CPC Ad Campaigns Generate 43% More Clicks
Increase in Ad Conversions
Brands are increasingly looking for innovative ways to market to their customers. In addition, brands are exploring a broader set of accountability when it comes to the measurement of their digital advertising campaigns. As a result, sell-side media companies are moving beyond impression-based digital ad models (typically monetized in a CPM context) to models which focus on optimizing for downstream conversion events. Optimizing for conversion events enables brands to measure and understand the immediate impact of their ad spends.
A major media brand leveraged Cortex to offer innovative sell-side ad products to the market. In particular, the media brand used Cortex to optimize for user clicks on ads over the more traditional look-alike and classification modeling which are measured using CPM metrics.
The media company was interested in launching a new product on the market focused on optimizing for user engagement with ads and offering that product to their major advertising partners. The ultimate goal for the media company and brand advertisers is to launch campaigns optimizing for down-stream conversions.
Some of the challenges building out these new segments included –
- Transforming billions of behavioral events and attribute data into a decision around which user to promote an ad to
- Ensuring that the decisions around which user belongs in which segment are created on an regular basis
- Ability to build out dozens of segments quickly and easily
- Ensuring that the outputs of the segments are sent directly to DMPs
Brands are increasingly looking for more accountability from their ad campaigns. One mechanism to achieve more accountability is to optimize for down-stream metrics like Clicks and Conversions and not Impressions.
The media team turned to Cortex in order to both build out the ad segments but also to configure the ongoing automation of those ad segments into their DMP which was used by their ad server for targeting.
Loading Data into Cortex
The media team collects billions of behavioral events on an ongoing basis which can be used to not only build ad segments but also to set up the target goal for the decisioning – namely user clicks on ad campaigns. The behavioral events included information around which site a user visited and what articles a user read.
Cortex is used to transform billions of behavioral events into machine learning decisions which predict, for each user, which ad segment they belong in.
The media company was able to build out new segments based on seed sets for impression-based cohorts and clicks for CTR-based cohorts.

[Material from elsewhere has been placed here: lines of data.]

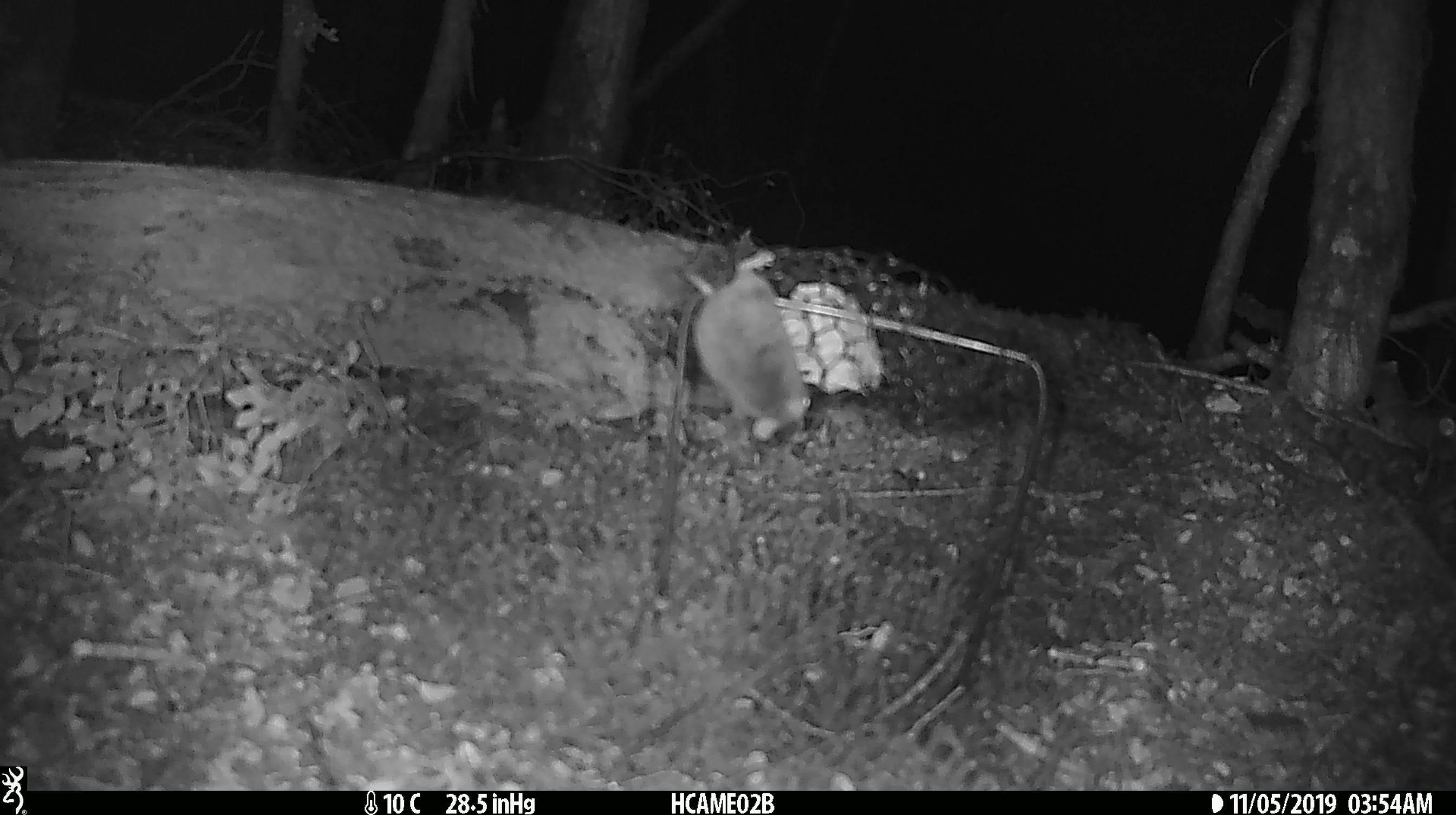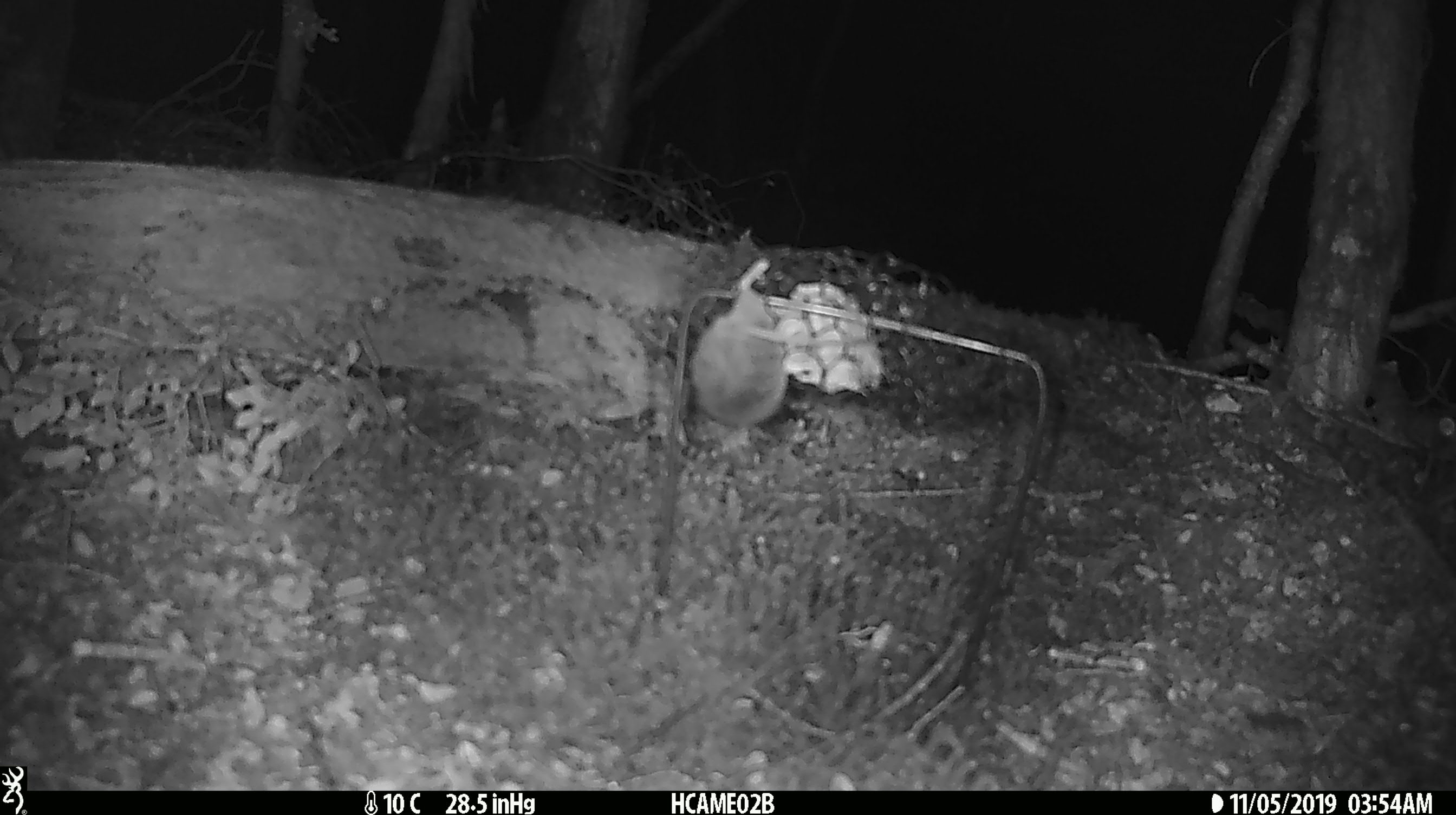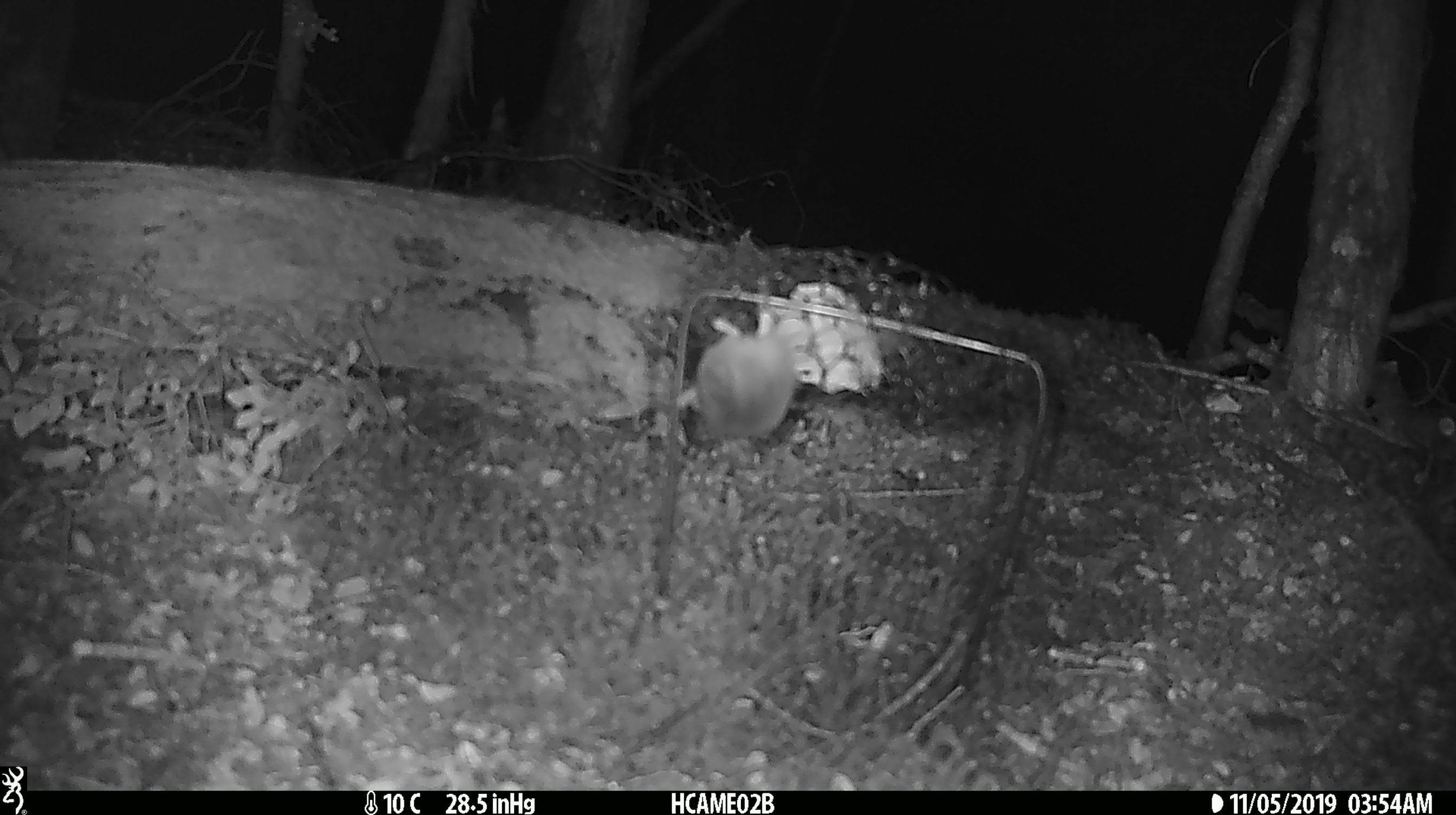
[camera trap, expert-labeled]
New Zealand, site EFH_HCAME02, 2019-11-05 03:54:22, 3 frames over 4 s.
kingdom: Animalia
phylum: Chordata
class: Mammalia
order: Rodentia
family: Muridae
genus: Mus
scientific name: Mus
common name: mouse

Both impression-based cohorts and click-based cohorts were easily built by the ad-tech team with a few interactions within Cortex. Cortex helped the media company automatically generate over 200 features used for machine learning from the behavioral events. These features included changes in reading behaviors on specific genres, total engagement on particular media sites over a variety of time windows, and clicks on ad campaigns over a variety of time windows.

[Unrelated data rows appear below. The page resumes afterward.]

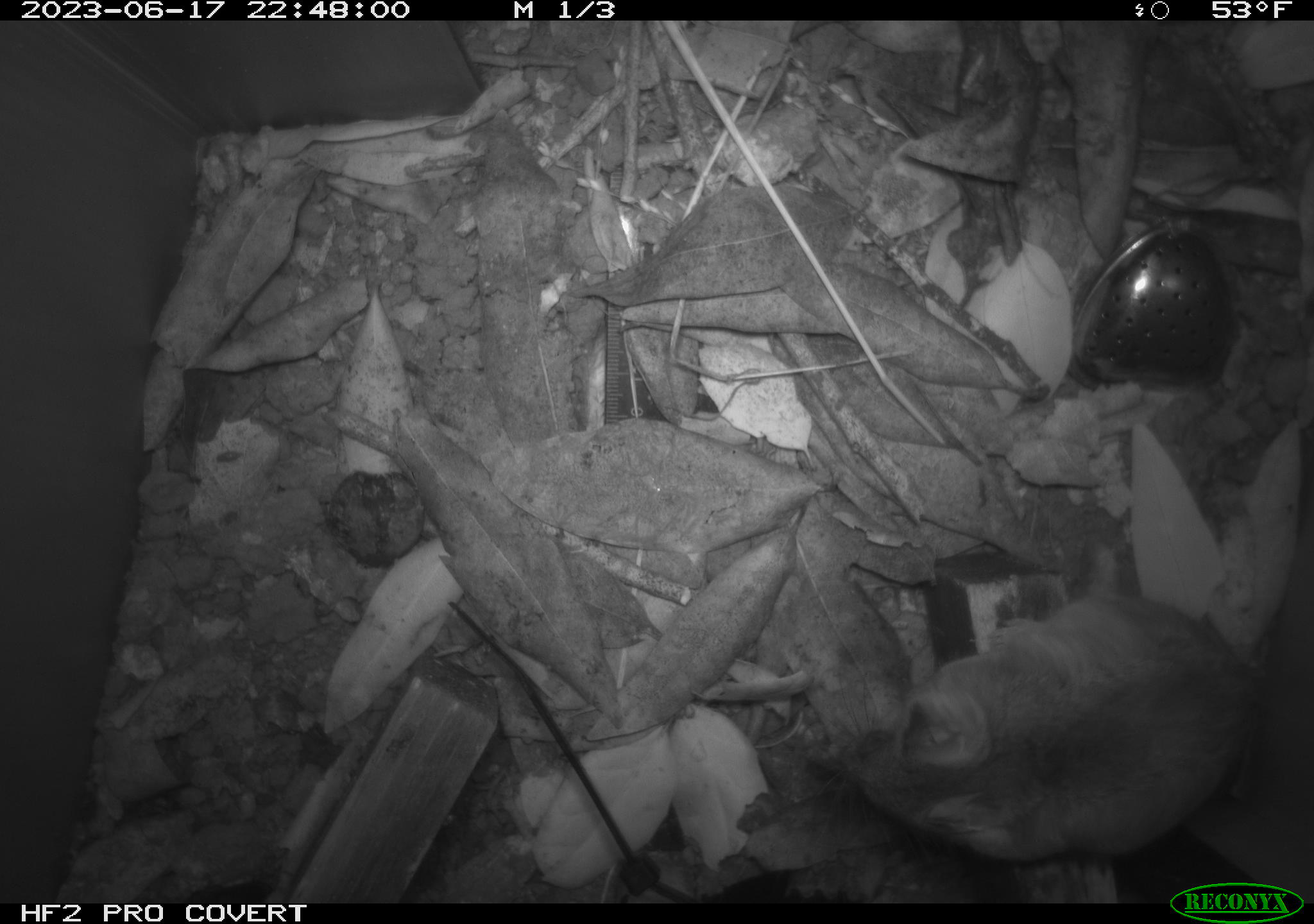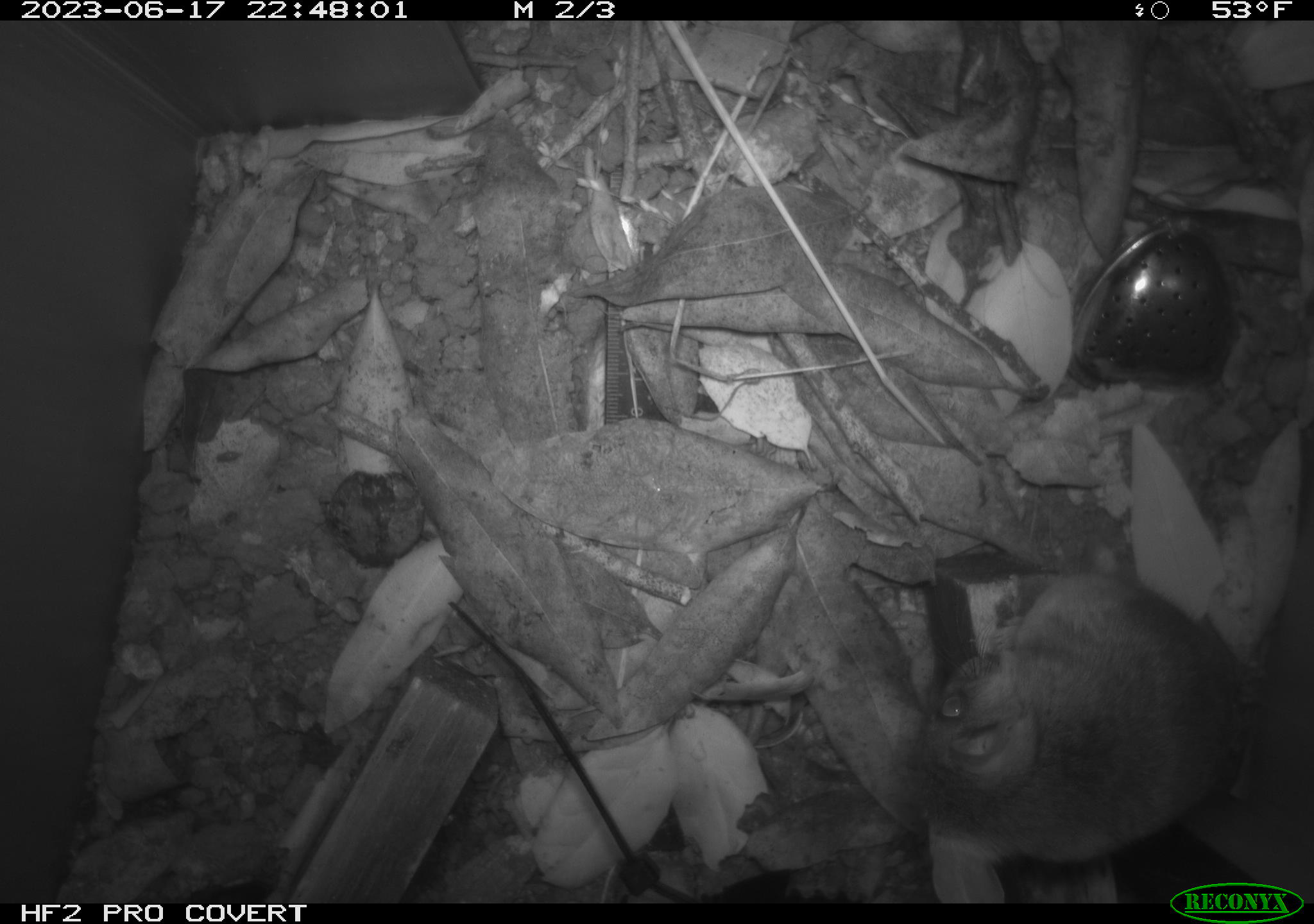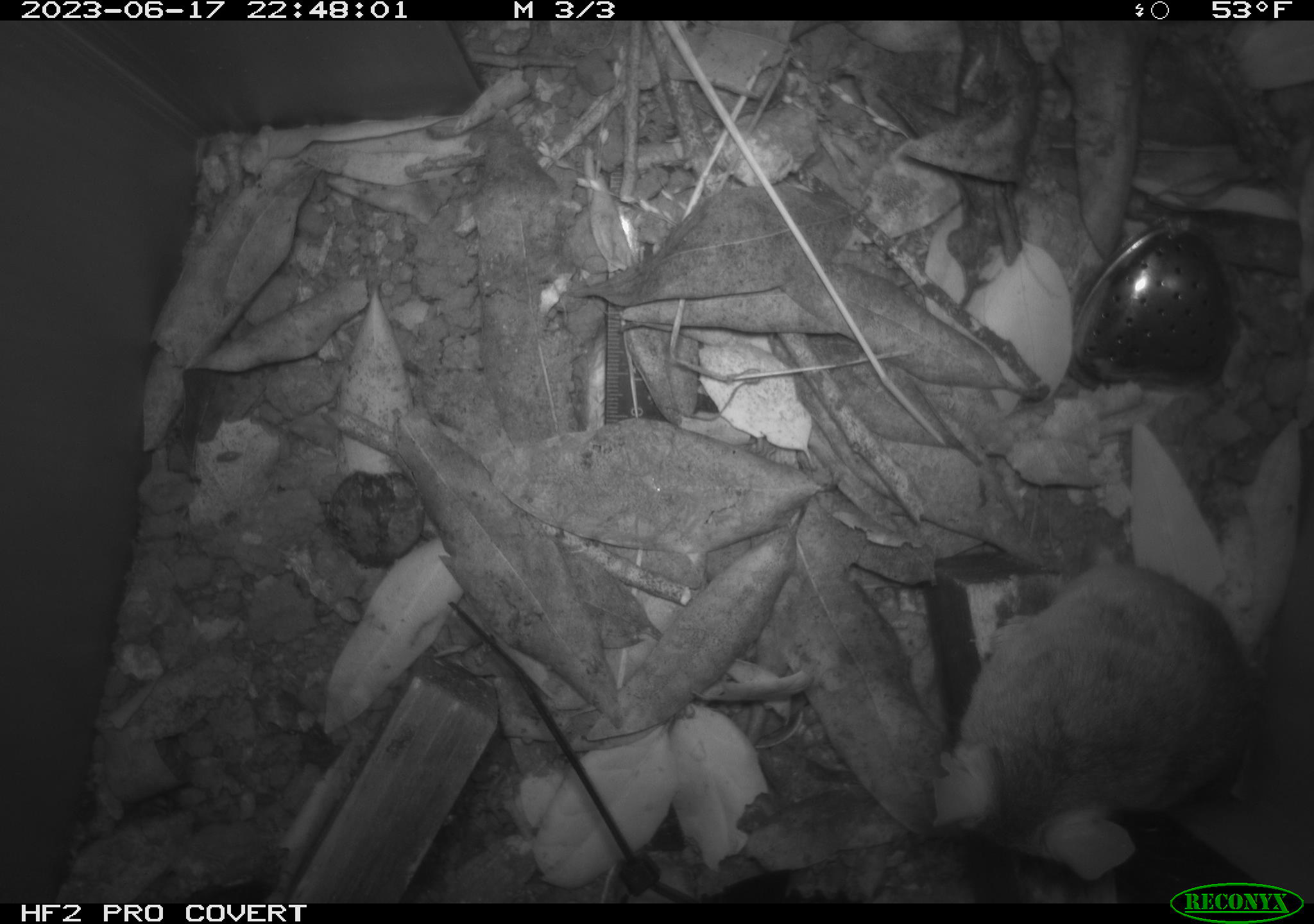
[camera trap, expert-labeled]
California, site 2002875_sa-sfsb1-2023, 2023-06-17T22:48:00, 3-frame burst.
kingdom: Animalia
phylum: Chordata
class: Mammalia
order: Rodentia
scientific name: Rodentia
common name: mouse species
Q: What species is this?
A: Mouse species (Rodentia).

Setting up a Recurring Prediction Schedule and Destination
The media ad-tech team then setup a schedule for the export of the machine learning cohorts into the appropriate DMP. In this case the schedule was set to be every week on Sunday.
The media ad-tech team next ran a test gauging the click-through-rate (CTR) of users targeted using an impression-based segment to users targeted using a segment optimized by looking at user clicks. The impression-based segment was built using the Cortex Classification and Look-alike Models from seed sets of users deemed to be in each cohort. The click-based segments were built using Future Events pipelines which predicted the likelihood of a user clicking on the ad campaign.
Machine Learning Pipelines available in Cortex. The impression-based segments were built using Classification and Look Alike pipelines. The click-based segments were built using Future Events pipelines.
After running a 2-week test the CTR of users deemed to be 90% or more likely in the impression-based campaign was compared to the CTR of users in the click-based campaign. The results was that users who were in cohorts optimized for clicks were 43% more likely to click on ad then users who were optimized based on impression cohorts. The media team acknowledged that the data used for decisioning was sparse, consisting almost entirely of behavioral engagement data, and thus that the increase in CTR was particularly compelling.
Given the positive results, the media company will be exploring building out campaigns which optimize for metrics even further down-funnel like conversions. The increasing demand by brands for visibility and accountability will enable the media company to offer products which align with the interests of the brands and ultimately a unique competitive advantage in the market.